Next we set some variables so that we get the data from the correct location. You can download the JSON data from OpenQA with
```julia
OpenQA.save_job_json(OpenQA.osd, datadir, group_id)
``` 
if you are feeling brave (probably you should wait until I find another way of providing the data).

In [14]:
datadir = "/home/rich/qa/data/osd" # The cache dir for the OpenQA test result data
cache_type = :binary # Set to :json to use the raw JSON data from OpenQA

:binary

Now we load the data into memory, this can take a while

In [66]:
json = nothing
df = nothing

if cache_type == :binary
    # The raw data from OpenQA is absurdly huge, so to save on start up time, we can use a binarary format
    df = TableDB.load_module_results(joinpath(datadir, "cache.jld2"))
else
    json = OpenQA.load_job_results_json(datadir)
    df = TableDB.get_module_results(json)
end

"Loaded $(nrow(df)) results"

"Loaded 300224 results"

The function `describe` from the DataFrames package gives us some stats and information about the structure of the loaded data

In [23]:
describe(df, stats = [:nunique, :min, :max, :eltype])

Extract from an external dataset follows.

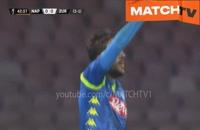SSC Napoli vs FC Zürich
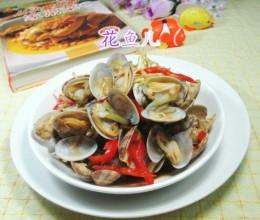 红椒韭菜芽炒花蛤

Unnamed: 0,variable,nunique,min,max,eltype
1,build,41,0250,0393,String
2,name,2400,1_fs_stress,xfs-490,String
3,result,5,canceled,softfailed,String
4,arch,4,aarch64,x86_64,String
5,suit,22,"(""LTP"", ""cve"")","(""fstests"", ""xfs"")","Tuple{String,Union{Missing, String}}"
6,bugrefs,151,[],"[""t#2009216""]","Array{SubString,N} where N"


## Failed tests for build

Let's look at what tests failed for a given build. First we need to filter out passed test results and results from other builds. Then we can group the results by test name and suit, amalgamating some of the columns to make the table easier to view. Filter is fairly simple, but the grouping is a bit more complex and there is a bit of Julia magic, see [Split-Apply-Combine](http://juliadata.github.io/DataFrames.jl/stable/man/split_apply_combine.html) for help.

In [64]:
build = "0393"

# The syntax "var -> expr" is an anonymous function, strings starting with 'r' are regexs
fails = filter(r -> r.build == build && occursin(r"failed", r[:result]), df)

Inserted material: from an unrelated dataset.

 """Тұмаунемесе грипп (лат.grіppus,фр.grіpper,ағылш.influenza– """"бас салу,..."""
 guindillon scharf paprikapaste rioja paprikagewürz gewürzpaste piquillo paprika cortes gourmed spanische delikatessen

# group by name then apply the function defined by `do r ...` to each group
# Putting 'do' after `by` is like writing `by(r -> ...`
fails_by_name = by(fails, [:name, :suit]) do r
    DataFrame(
        # We have to write Tuple otherwise DataFrame creates a multi-row result
        result = Tuple(unique(r.result)), 
        arch = Tuple(unique(r.arch)),
        # Three dots `...` 'splats' an array into multiple function arguments 
        # and `vcat` concatenates it's arguments together
        bugrefs = Tuple(unique(vcat(r.bugrefs...)))
    )
end

"$(nrow(fails_by_name)) tests failed this build"

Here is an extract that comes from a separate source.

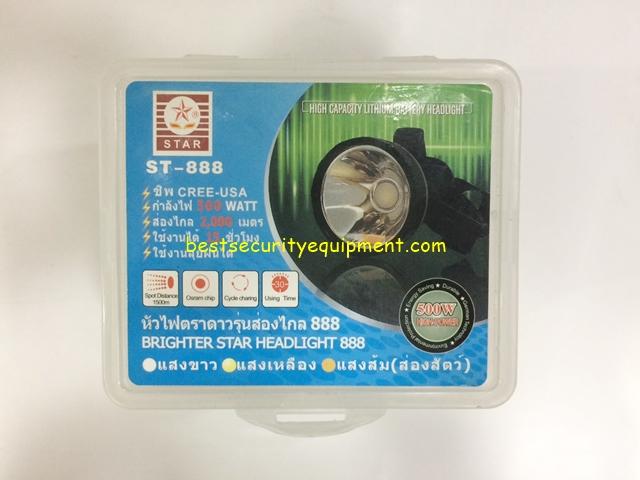 ไฟฉายคาดหัว ST-888(1)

"68 tests failed this build"

We probably have too many failures to display in Jupyter, so let's just trying displaying failures for which there are no bug tags

In [51]:
missing_bugrefs = filter(r -> length(r.bugrefs) < 1, fails_by_name)

Unnamed: 0,name,suit,result,arch,bugrefs
1,btrfs-152,"(""fstests"", ""btrfs"")","(""failed"",)","(""aarch64"",)",()
2,generic-427,"(""fstests"", ""btrfs"")","(""failed"",)","(""aarch64"",)",()
3,generate_report,"(""fstests"", ""xfs"")","(""failed"",)","(""aarch64"",)",()
4,xfs-113,"(""fstests"", ""xfs"")","(""failed"",)","(""aarch64"",)",()
5,xfs-278,"(""fstests"", ""xfs"")","(""failed"",)","(""aarch64"", ""ppc64le"", ""x86_64"")",()
6,boot_ltp,"(""LTP"", ""syscalls"")","(""failed"",)","(""aarch64"", ""x86_64"")",()
7,Numa-testcases,"(""LTP"", ""numa"")","(""failed"",)","(""aarch64"",)",()
8,boot_ltp,"(""LTP"", ""net.multicast"")","(""failed"",)","(""aarch64"",)",()
9,fallocate05,"(""LTP"", ""syscalls"")","(""failed"",)","(""ppc64le"",)",()
10,generic-119,"(""fstests"", ""btrfs"")","(""failed"",)","(""ppc64le"",)",()


Let's try to find if any of these tests had bug refs in past builds

In [62]:
names_index = Set(missing_bugrefs.name)

past_results = by(filter(r -> r.name in names_index, df), [:name, :suit]) do r
    DataFrame(bugrefs = Tuple(
        # Remove OpenQA's self references with !startswith
        filter(br -> !startswith(br, "t#"), unique(vcat(r.bugrefs...)))
    ))
end

Unnamed: 0,name,suit,bugrefs
1,boot_ltp,"(""LTP"", ""cve"")","(""bsc#1083900"", ""bsc#1074293"", ""poo#38084"", ""poo#37069"")"
2,install_ltp,"(""OpenQA"", ""kernel"")","(""poo#38141"", ""bsc#1093797"", ""bsc#1106178"")"
3,boot_ltp,"(""LTP"", ""syscalls"")","(""bsc#1099134"", ""bsc#1074293"", ""poo#35347"", ""bsc#1099173"", ""bsc#1102358"", ""bsc#1102250"", ""bsc#1108010"", ""bsc#1108028"", ""poo#40424"")"
4,fallocate05,"(""LTP"", ""syscalls"")","(""bsc#1099134"", ""bsc#1074293"", ""poo#35347"", ""bsc#1099173"", ""bsc#1102358"", ""bsc#1102250"", ""bsc#1108010"", ""bsc#1108028"", ""poo#40424"")"
5,boot_ltp,"(""LTP"", ""numa"")","(""bsc#1099878"", ""bsc#1102250"")"
6,Numa-testcases,"(""LTP"", ""numa"")","(""bsc#1099878"", ""bsc#1102250"")"
7,boot_ltp,"(""LTP"", ""syscalls-ipc"")",()
8,boot_ltp,"(""LTP"", ""ima"")","(""poo#37480"", ""poo#37838"")"
9,boot_ltp,"(""LTP"", ""net.ipv6"")",()
10,boot_ltp,"(""LTP"", ""net.multicast"")","(""bsc#1102250"",)"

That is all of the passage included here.